▶ AIM OF THE EXERCISE
Print the whole listing below exactly, skipping every picture.

▶ DATA SHOWN
= = =

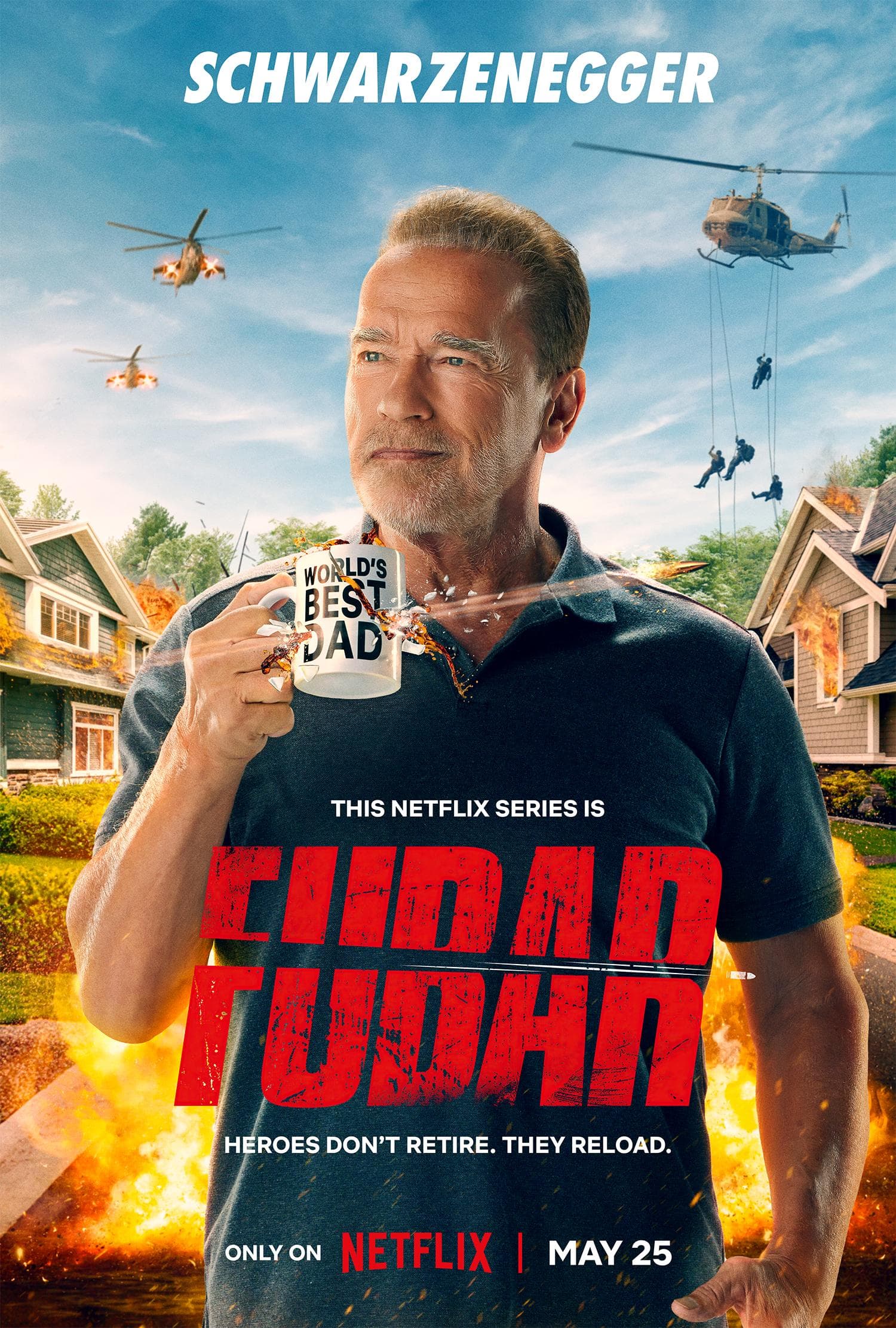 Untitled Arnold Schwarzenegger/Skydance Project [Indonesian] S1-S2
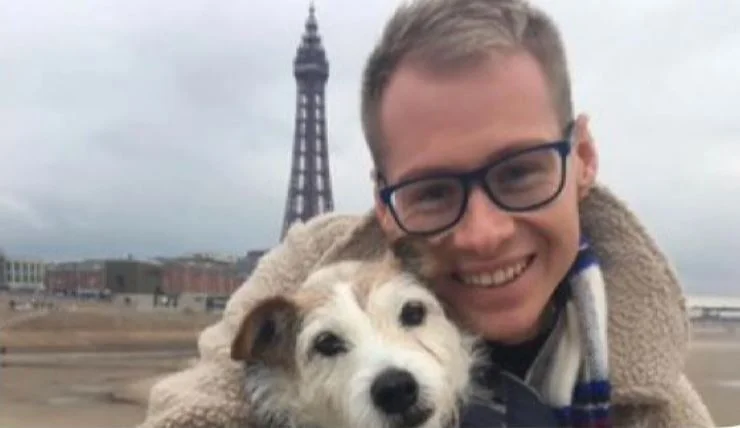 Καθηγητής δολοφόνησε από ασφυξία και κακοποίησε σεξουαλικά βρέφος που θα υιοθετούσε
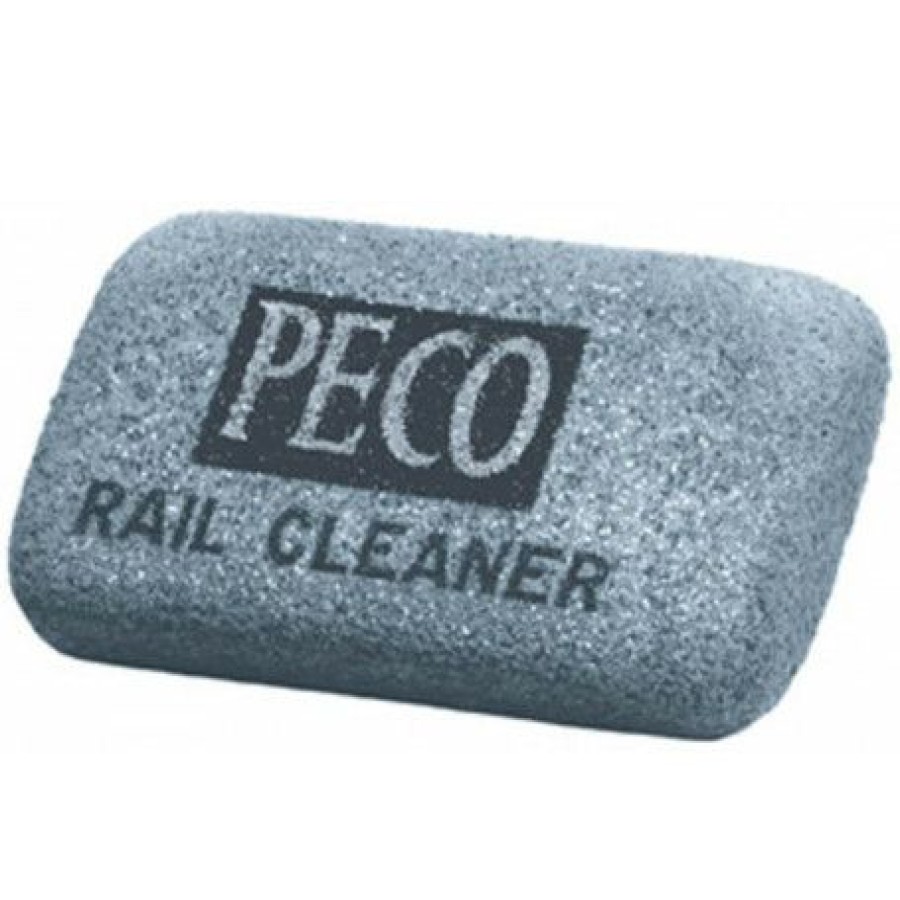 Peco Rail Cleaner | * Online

= = =

▶ EXERCISE OUTPUT
 Untitled Arnold Schwarzenegger/Skydance Project [Indonesian] S1-S2
 Καθηγητής δολοφόνησε από ασφυξία και κακοποίησε σεξουαλικά βρέφος που θα υιοθετούσε
 Peco Rail Cleaner | * Online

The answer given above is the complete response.